**SELECTION:**

At any age we, being somewhat children, ask that. Here is the answer to such a question related to Maple. Let us consider the ODE

ode:=(2x^2-x-1)*y''(x)-(4x^3+x-2)*y'(x)+(4x^3+2x^2-2x+2)*y(x)=0;

and its general solution done with Maple

dsolve(ode);

y(x) = _C1*exp(x^2)+_C2*exp(x)*x.

The first thought is that Maple, mimicking the solution done by hand, finds a particular solution of the equation in the form y*(x)=exp(a*x^2+b*x). It fits the values of a and b to satisfy the ODE under consideration: y*(x)=exp(x^2). After that Maple finds its general solution in the form C(x)*y*(x),               using the method of variation of constant. It remains to wonder how all that things are programmed in Maple. 

The second thought is to execute the dsolve(ode) command at the infolevel[dsolve]:=5 in order to look into Maple work. The output is as follows.

**GIVEN ENTRIES:**
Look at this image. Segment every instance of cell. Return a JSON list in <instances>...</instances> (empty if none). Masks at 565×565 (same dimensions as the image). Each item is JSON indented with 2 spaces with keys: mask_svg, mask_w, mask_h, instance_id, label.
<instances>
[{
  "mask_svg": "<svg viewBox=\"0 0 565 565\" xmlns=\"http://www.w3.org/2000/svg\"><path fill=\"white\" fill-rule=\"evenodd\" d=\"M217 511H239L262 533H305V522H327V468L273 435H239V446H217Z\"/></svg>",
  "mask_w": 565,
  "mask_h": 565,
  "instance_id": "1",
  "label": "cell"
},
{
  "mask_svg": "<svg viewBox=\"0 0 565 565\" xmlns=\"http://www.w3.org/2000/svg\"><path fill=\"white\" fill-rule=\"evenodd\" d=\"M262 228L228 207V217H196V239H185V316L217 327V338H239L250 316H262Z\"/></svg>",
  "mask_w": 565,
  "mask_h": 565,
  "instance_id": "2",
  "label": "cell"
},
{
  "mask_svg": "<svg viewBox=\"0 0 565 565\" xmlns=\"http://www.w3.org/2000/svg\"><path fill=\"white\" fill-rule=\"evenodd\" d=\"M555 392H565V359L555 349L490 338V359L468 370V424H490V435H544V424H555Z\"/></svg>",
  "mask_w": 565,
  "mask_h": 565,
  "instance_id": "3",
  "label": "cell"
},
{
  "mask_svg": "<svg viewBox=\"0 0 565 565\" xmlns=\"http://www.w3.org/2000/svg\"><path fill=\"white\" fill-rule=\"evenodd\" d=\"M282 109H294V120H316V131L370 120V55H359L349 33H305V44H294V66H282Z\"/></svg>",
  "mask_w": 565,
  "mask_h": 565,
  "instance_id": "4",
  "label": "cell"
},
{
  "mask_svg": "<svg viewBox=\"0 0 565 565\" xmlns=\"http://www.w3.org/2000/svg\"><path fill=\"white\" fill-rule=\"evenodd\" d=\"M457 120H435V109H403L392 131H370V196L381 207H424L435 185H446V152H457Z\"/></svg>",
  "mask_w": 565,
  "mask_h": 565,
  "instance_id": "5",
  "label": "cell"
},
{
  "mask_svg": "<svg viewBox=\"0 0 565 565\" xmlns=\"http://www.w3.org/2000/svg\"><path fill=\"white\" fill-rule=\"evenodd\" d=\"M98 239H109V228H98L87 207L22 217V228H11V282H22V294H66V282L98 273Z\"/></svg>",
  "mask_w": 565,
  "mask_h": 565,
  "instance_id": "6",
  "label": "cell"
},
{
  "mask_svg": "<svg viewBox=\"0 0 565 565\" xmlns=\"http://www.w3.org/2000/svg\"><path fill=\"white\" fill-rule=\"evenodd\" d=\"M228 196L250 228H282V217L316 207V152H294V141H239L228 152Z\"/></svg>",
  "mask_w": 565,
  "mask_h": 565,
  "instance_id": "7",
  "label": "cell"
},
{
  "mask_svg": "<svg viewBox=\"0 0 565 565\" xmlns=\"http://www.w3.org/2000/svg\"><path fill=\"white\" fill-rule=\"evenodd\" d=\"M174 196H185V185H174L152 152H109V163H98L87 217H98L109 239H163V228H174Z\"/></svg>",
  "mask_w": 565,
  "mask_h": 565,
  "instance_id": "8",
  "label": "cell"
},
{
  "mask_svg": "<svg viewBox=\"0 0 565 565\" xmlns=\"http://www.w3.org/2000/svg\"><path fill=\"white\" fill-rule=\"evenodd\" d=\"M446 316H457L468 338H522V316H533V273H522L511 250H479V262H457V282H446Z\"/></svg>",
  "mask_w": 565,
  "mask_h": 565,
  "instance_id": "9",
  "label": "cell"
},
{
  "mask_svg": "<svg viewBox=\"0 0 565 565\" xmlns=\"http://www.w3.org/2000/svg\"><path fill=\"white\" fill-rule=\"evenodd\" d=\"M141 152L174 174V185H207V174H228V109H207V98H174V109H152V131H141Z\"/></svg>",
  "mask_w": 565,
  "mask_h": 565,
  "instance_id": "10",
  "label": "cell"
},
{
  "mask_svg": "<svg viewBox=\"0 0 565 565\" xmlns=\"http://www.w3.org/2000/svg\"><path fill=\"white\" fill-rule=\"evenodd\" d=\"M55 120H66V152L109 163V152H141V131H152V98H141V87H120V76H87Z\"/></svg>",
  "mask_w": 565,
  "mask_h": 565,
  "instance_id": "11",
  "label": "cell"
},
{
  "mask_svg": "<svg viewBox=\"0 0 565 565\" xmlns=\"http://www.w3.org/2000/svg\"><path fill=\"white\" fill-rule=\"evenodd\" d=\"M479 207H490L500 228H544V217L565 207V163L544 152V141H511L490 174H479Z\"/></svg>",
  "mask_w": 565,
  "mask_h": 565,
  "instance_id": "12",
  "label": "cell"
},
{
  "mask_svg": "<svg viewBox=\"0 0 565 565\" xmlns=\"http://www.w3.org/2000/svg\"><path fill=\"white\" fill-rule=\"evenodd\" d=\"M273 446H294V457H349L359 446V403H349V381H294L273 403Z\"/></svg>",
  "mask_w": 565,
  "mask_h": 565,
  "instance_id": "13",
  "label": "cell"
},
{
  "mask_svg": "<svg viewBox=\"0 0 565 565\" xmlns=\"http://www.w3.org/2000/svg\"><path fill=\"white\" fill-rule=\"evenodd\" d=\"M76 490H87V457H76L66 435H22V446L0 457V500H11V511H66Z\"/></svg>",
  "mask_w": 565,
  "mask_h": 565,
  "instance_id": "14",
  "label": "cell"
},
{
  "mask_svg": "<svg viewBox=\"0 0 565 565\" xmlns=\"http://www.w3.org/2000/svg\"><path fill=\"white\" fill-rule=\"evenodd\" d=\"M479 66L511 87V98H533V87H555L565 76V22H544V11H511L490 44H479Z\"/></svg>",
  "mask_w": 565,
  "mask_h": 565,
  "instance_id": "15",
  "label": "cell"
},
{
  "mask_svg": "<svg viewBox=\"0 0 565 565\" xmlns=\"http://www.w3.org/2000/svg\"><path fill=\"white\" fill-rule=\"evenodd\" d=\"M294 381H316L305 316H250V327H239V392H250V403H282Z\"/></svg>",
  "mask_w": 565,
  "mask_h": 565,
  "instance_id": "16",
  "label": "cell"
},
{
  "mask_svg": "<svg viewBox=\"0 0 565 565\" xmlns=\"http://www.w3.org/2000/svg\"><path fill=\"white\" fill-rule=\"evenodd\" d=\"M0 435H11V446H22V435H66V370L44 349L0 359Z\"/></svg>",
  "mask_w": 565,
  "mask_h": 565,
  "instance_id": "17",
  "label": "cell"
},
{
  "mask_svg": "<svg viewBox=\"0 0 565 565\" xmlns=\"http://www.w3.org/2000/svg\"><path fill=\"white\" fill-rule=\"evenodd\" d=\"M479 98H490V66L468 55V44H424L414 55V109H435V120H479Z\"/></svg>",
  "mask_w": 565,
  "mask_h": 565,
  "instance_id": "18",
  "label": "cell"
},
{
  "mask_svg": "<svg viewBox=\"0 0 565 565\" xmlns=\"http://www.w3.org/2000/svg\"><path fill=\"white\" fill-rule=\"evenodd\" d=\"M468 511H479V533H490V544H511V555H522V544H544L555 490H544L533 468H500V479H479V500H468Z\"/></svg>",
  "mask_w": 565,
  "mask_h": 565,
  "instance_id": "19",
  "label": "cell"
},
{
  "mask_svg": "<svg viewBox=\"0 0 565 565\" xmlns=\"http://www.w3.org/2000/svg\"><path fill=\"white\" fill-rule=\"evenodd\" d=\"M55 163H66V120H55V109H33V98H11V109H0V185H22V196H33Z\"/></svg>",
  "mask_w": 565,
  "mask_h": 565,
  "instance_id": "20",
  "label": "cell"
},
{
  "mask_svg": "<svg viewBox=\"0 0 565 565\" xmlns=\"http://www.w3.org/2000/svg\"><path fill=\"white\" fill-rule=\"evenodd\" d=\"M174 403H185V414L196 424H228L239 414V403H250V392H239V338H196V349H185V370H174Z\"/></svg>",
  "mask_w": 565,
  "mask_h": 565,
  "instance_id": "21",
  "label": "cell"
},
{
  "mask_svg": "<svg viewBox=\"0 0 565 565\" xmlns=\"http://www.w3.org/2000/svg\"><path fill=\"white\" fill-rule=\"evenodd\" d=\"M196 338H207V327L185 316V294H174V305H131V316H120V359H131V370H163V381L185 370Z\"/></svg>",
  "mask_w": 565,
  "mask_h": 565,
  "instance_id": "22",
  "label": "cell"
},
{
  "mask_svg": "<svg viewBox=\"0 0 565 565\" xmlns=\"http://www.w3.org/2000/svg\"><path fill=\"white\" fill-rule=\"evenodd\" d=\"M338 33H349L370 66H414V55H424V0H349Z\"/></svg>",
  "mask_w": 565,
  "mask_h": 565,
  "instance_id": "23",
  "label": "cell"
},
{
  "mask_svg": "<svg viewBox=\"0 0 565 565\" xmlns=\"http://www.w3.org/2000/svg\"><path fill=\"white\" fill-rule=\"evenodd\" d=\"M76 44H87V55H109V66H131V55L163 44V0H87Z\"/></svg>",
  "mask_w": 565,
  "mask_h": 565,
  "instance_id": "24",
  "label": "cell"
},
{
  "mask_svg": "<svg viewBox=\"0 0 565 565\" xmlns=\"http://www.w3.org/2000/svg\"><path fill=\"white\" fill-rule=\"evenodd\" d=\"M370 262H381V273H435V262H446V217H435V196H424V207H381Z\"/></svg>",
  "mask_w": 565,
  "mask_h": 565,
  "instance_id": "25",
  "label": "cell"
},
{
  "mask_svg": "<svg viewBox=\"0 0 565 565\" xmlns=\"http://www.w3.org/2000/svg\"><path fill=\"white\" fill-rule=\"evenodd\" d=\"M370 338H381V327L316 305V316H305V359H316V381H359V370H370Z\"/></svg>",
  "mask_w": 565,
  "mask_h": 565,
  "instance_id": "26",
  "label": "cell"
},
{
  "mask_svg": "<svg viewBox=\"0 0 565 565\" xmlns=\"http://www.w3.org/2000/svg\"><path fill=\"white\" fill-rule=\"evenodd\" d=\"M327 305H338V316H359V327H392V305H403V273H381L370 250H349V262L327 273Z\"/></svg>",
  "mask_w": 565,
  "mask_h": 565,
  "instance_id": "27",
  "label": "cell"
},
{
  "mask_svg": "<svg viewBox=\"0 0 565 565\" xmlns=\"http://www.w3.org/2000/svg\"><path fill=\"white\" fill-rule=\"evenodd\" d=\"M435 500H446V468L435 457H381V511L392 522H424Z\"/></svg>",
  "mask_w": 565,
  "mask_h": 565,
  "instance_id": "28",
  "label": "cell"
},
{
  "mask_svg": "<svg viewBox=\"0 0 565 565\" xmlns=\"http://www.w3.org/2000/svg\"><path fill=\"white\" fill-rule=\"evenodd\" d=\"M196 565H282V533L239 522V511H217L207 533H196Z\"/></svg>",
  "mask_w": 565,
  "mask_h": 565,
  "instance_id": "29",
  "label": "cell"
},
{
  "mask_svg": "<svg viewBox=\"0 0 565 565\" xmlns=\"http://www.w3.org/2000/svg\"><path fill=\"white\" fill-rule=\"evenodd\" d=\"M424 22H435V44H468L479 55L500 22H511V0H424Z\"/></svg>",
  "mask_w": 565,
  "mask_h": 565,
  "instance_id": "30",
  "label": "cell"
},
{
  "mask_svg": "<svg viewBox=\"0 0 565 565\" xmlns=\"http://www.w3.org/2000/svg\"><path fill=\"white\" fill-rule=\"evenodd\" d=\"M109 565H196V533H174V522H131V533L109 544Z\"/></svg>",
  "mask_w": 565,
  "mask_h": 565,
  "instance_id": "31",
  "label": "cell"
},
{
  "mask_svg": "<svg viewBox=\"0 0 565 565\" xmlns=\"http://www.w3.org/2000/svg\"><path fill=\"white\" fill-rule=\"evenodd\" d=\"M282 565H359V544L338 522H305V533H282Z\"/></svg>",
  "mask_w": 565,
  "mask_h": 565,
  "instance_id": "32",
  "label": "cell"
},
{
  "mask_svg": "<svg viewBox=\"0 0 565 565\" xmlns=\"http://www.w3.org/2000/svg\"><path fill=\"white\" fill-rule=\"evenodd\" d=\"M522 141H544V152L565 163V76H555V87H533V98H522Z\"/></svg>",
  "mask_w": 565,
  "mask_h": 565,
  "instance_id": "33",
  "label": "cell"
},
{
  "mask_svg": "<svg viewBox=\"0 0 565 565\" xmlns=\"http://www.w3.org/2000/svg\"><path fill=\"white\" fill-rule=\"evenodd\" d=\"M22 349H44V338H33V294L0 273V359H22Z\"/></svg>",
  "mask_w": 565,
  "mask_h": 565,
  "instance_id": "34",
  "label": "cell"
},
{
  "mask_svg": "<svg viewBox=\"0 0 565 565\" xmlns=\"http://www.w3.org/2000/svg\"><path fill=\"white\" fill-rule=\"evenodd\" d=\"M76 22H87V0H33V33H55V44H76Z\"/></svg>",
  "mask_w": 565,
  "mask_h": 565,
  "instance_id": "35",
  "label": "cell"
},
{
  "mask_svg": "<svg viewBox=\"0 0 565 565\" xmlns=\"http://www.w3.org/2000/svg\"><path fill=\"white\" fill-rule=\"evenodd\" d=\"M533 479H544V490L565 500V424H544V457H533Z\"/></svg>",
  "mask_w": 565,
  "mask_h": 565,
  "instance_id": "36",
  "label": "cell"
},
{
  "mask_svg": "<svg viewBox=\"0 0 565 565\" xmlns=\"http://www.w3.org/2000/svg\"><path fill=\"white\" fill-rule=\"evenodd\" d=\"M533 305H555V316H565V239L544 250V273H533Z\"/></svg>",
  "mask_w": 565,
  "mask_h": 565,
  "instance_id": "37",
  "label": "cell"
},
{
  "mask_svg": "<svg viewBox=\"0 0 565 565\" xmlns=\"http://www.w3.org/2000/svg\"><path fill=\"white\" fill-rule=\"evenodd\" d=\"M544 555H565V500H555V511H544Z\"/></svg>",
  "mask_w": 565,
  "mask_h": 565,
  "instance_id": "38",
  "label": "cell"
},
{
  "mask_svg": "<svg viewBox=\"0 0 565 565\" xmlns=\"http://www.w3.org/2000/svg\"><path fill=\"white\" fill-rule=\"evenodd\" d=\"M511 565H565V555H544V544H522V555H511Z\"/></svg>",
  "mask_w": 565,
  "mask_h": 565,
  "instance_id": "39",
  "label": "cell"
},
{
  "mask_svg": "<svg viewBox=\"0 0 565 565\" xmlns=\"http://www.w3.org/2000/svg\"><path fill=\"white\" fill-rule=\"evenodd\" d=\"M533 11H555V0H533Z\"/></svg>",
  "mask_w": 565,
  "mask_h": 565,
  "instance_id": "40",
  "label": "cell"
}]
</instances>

**SHORT TASK 1:**
Extract every line of the records that contains the string "instances", matching case exactly.
**SHORT TASK 2:**
Write the next part of the piece on how Maple's dsolve solves the ODE, starting right after its last sentence.

**WRITTEN REPLY 1:**
Look at this image. Segment every instance of cell. Return a JSON list in <instances>...</instances> (empty if none). Masks at 565×565 (same dimensions as the image). Each item is JSON indented with 2 spaces with keys: mask_svg, mask_w, mask_h, instance_id, label.
<instances>
</instances>

**WRITTEN REPLY 2:**
Methods for second order ODEs:

--- Trying classification methods

---trying a quadraturechecking

if the LODE has constant coefficientschecking

if the LODE is of Euler type

trying a symmetry of the form [xi=0, eta=F(x)] 

 testing BRANCH 1 -> 

 testing BRANCH 2 -> 

 testing BRANCH 3 -> 

 testing BRANCH 4 -> 

 testing BRANCH 5 -> 

 testing BRANCH 6 ->

checking if the LODE is missing 'y'

 ->Trying a Liouvillian solution using Kovacic's algorithm 

 A Liouvillian solution exists 

 Reducible group (found an exponential solution) 

 Reducible group (found another exponential solution)

<- Kovacic's algorithm successful

y(x) = _C1*exp(x^2)+_C2*exp(x)*x

The googling of "Kovacic" brings a footballer Mateo Kovacic and the artilcle

http://www.sci.ccny.cuny.edu/~ksda/PostedPapers/jjk_algorithm_scan.pdf

It appears that Maple uses differential algebra (for example, see http://en.wikipedia.org/wiki/Differential_algebra ) to this end.